* **Zu lösende Aufgaben**
1. Auf wem lastet laut dem Textauszug letztlich die Schuld für das unangemessene Verhalten in Elul und Tischrej?
2. Gib den Abschnitt des Textauszugs wörtlich wieder, der bei „IX. Es steht“ beginnt und bei „Bittgebete zu verstärken.“ endet.

── Textauszug

IX. Es steht geschrieben: „Wa-asimem (Ich will sie zu euren Häuptern machen)“14 Das Wort Wa-asimem erscheint ohne Jud, was bedeutet, dass „ihre Schuld auf euren Häuptern (Anführern) lastet.“15 Das bedeutet, dass die Schuld für das unangemessene Verhalten in Elul und Tischrej letztlich auf der Leitung der Jeschiwa lastet. Dies ist ein ausreichender Grund, die Verwaltung mit dieser Angelegenheit zu konfrontieren, aber es ist keine Entschuldigung für die Studenten selbst. Für die Studenten sollte es unerheblich sein, ob die Verwaltung bestimmte Forderungen an sie stellt oder nicht. Es liegt an ihnen, die Zeit von Elul und Tischrej zu nutzen, um Tora und Awoda zu verbessern – weniger weltliche und mehr spirituelle Aktivitäten, einschließlich des Zurückstellens eines Teils ihres üblichen Studiums der Halacha und der Texte, um Gebete und Bittgebete zu verstärken.

Von den Aseret Jemej Teschuwa heißt es: „Suchet den Ewigen, solange Er gefunden werden kann“ – „dies bezieht sich auf einen Jachid (eine einzelne Person).“16 Der Alte Rebbe interpretierte: „‚Dies bezieht sich auf einen Jachid‘ – d. h. auf die Teschuwa (Rückkehr) von Jechida (der Seelenaspekt von Jechida)17 zu ‚Jechido schel Olam‘ (dem Einzig-Einen des Universums).“

Daraus folgt, dass die Awoda von Aseret Jemej Teschuwa und der Monat Elul als Vorbereitung auf Aseret Jemej Teschuwa eine Awoda von Kabbalat Ol sein soll. Durch Kabbalat Ol erlangt man „Jechida leJachadach – (das Volk) das als einziges Dich Einzigen verehrt“, wie wir sagen: „(das Volk) das fest an Dir hängt, das Dein Ol (Joch) trägt – das als einziges Dich Einzigen verehrt.“18

Kabbalat Ol muss umfassend sein (und auch intrinsisch, wie der Unterschied zwischen Kabbalat Ol des ganzen Jahres und Kabbalat Ol von Rosch haSchana zeigt: Das ganze Jahr über gibt es nur notwendigen und extrinsischen Kabbalat Ol, aber an Rosch haSchana gibt es intrinsischen Kabbalat Ol, der aus sich selbst heraus entsteht19 ). Bei einer spezifischen Form von Kabbalat Ol unterwirft man sich in einem oder mehreren Details, aber persönlicher Stolz und Selbstbewusstsein können andere Details so weit beeinflussen, dass sie überall durchdrungen werden können. Bei umfassendem Kabbalat Ol unterwirft man sich jedoch vollständig: Das gesamte Wesen ist gleichermaßen betroffen, so dass man den Zustand von Jechida leJachadach erreicht. Im Jechida-Aspekt der Seele gibt es keinen Unterschied zwischen dem Größten unter den Großen und dem Niedrigsten unter den Niedrigen: Der Verstand und der Intellekt des Weisesten können die Wirksamkeit der Jechida seiner Seele nicht verdunkeln; und die unangemessenen Gedanken, Äußerungen und Taten des Niedrigsten unter den Niedrigen können die Läuterung selbst der Gedanken, Worte und Taten20 nicht stören und verhindern, wenn die Jechida wirksam ist.

────
── Datensatzabschnitt

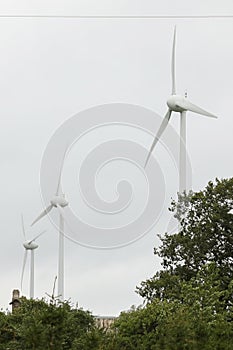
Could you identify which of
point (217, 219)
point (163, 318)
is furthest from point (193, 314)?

────

* **Vollständige Antworten**
1. Auf der Leitung der Jeschiwa.

2.
IX. Es steht geschrieben: „Wa-asimem (Ich will sie zu euren Häuptern machen)“14 Das Wort Wa-asimem erscheint ohne Jud, was bedeutet, dass „ihre Schuld auf euren Häuptern (Anführern) lastet.“15 Das bedeutet, dass die Schuld für das unangemessene Verhalten in Elul und Tischrej letztlich auf der Leitung der Jeschiwa lastet. Dies ist ein ausreichender Grund, die Verwaltung mit dieser Angelegenheit zu konfrontieren, aber es ist keine Entschuldigung für die Studenten selbst. Für die Studenten sollte es unerheblich sein, ob die Verwaltung bestimmte Forderungen an sie stellt oder nicht. Es liegt an ihnen, die Zeit von Elul und Tischrej zu nutzen, um Tora und Awoda zu verbessern – weniger weltliche und mehr spirituelle Aktivitäten, einschließlich des Zurückstellens eines Teils ihres üblichen Studiums der Halacha und der Texte, um Gebete und Bittgebete zu verstärken.